There can be no comprehensive and consistently radical transformation in other spheres while the key feature of the old classical structure, the Communist Party’s power, remains.

In comparison to other post-socialist transitional states, Vietnam has liberalized relatively quickly and, in many respects, has embarked upon a reform program that has moved faster and further than other comparable state socialist economies with a large agrarian base (for example China, Cuba or Laos).
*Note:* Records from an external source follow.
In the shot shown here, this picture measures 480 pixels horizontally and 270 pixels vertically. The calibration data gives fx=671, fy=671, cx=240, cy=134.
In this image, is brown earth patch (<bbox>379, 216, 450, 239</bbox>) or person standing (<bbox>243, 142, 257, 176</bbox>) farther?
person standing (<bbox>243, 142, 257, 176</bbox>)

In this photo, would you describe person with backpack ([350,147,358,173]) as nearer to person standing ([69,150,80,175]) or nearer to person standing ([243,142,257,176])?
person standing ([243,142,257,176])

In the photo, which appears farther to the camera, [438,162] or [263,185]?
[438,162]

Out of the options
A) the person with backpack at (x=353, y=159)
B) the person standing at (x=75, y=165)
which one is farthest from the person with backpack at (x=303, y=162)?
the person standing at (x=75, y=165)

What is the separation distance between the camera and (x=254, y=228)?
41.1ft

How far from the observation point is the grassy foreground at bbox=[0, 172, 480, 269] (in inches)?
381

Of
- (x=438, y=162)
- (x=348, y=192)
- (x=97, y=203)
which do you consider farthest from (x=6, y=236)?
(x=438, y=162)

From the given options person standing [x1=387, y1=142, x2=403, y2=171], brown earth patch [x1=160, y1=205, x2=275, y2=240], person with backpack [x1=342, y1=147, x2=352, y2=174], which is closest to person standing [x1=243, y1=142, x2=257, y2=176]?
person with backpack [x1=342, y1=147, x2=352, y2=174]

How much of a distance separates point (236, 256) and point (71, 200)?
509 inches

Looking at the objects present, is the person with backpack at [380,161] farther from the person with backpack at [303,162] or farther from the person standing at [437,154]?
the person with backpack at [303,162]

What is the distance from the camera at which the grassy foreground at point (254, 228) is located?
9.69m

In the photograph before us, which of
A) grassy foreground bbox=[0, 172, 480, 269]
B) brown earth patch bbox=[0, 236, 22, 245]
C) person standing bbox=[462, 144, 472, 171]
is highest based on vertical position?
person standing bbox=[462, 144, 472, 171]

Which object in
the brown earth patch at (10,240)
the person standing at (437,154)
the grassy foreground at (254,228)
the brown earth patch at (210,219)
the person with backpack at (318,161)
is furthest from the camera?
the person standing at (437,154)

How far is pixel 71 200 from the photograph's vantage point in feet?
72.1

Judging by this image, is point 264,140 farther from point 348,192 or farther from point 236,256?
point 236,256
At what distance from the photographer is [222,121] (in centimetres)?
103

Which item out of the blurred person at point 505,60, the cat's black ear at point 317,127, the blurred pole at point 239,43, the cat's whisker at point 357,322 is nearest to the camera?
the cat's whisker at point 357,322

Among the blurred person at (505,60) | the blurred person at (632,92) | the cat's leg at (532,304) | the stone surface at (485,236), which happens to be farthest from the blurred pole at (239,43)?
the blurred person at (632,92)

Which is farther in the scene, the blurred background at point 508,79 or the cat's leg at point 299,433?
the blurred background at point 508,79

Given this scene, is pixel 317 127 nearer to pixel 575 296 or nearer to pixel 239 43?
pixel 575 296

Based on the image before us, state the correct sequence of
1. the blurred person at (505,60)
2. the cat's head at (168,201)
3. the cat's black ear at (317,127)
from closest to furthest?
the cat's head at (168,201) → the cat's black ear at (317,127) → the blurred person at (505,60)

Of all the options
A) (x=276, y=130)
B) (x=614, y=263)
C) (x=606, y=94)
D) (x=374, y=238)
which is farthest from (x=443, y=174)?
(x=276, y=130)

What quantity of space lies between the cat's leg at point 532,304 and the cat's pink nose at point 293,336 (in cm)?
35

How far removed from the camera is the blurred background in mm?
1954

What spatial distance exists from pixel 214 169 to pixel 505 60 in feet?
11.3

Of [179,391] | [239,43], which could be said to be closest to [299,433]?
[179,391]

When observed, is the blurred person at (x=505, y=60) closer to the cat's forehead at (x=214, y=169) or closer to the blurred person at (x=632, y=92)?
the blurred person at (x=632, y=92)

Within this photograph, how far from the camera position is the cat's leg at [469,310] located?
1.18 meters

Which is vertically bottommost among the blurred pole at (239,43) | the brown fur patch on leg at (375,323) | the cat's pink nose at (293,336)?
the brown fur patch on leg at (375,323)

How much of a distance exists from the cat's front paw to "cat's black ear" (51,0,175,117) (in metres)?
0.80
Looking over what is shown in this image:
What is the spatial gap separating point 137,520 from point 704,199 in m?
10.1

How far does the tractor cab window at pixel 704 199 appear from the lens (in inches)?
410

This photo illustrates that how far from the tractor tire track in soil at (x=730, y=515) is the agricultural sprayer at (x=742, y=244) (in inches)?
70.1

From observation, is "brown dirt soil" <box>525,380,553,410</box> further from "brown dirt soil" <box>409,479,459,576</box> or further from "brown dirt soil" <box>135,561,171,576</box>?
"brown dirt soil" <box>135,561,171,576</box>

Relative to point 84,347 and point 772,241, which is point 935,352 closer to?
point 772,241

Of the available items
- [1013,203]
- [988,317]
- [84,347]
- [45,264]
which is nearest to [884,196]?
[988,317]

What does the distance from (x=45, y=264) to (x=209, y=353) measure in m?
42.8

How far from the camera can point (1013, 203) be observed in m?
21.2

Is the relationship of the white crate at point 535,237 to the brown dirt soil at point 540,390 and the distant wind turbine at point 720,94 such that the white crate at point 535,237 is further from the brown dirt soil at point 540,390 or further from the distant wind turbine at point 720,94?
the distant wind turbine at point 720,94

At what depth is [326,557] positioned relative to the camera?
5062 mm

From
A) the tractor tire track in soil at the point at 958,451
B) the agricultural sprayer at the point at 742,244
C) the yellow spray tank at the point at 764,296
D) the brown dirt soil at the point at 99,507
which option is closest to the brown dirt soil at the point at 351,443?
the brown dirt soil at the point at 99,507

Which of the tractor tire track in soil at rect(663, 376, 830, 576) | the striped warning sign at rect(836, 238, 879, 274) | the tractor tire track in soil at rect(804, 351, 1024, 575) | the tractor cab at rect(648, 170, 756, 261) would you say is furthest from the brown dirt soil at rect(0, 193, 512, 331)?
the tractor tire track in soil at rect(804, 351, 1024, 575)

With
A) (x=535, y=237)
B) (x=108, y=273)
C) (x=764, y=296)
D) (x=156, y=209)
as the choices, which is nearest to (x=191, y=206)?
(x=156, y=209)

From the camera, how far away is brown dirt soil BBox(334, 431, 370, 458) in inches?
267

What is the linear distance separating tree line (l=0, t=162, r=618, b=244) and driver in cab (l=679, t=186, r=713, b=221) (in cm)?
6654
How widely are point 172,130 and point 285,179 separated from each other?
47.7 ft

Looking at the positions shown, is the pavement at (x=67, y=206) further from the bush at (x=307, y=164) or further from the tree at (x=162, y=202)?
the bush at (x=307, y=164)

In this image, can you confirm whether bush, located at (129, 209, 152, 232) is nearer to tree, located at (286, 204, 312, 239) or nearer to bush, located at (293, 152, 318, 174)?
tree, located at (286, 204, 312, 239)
Vietnam remains, of course, rural and overwhelmingly impoverished-according to the latest World Bank report (1995:7) 51 percent of the Vietnamese population is classified as poorlagging behind other Asian economies, and in a distant league from the Asian newly industrializing states. But in some quarters Vietnam is held as a case of strikingly successful socialist reform, and very possibly an Asian ‘tiger’ in the making (Riedel 1993; Economist Intelligence Unit (EIU) 1994). Indeed the Vietnamese leadership has openly acknowledged that some aspects of the South Korean and Taiwanese economies provide models for its curious blend of free markets and Leninism, a political economy described locally by the Communist Party as ‘socialist-oriented multi-sectoral economy driven by the state-regulated market mechanism,’ dubbed ‘Vietnamonomics’ by the Far Eastern Economic Review (FEER October 26, 1995, p. 7). Whether one interprets this hybrid economy, as ranking Politburo member Dao Duy Tung does, as a confirmation that Vietnam has ‘skipped capitalism’ (FEER October 26, 1995, p. 52) or more cynically that ‘the party plus capitalism equals socialism’ (Kolko 1995), is perhaps of less relevance than the fact that the model has produced tiger-like growth rates (Figure 7.1). Prime Minister Vo Van Kiet told the national assembly at the end of November 1995 that the economy had been growing at 9.5 percent (up from 8.8 percent) in 1994. This growth rate has been maintained in 1996 and 1997. Exports are expected to rise by 30 percent (up from 24 percent in 1994 and 15 percent in 1993).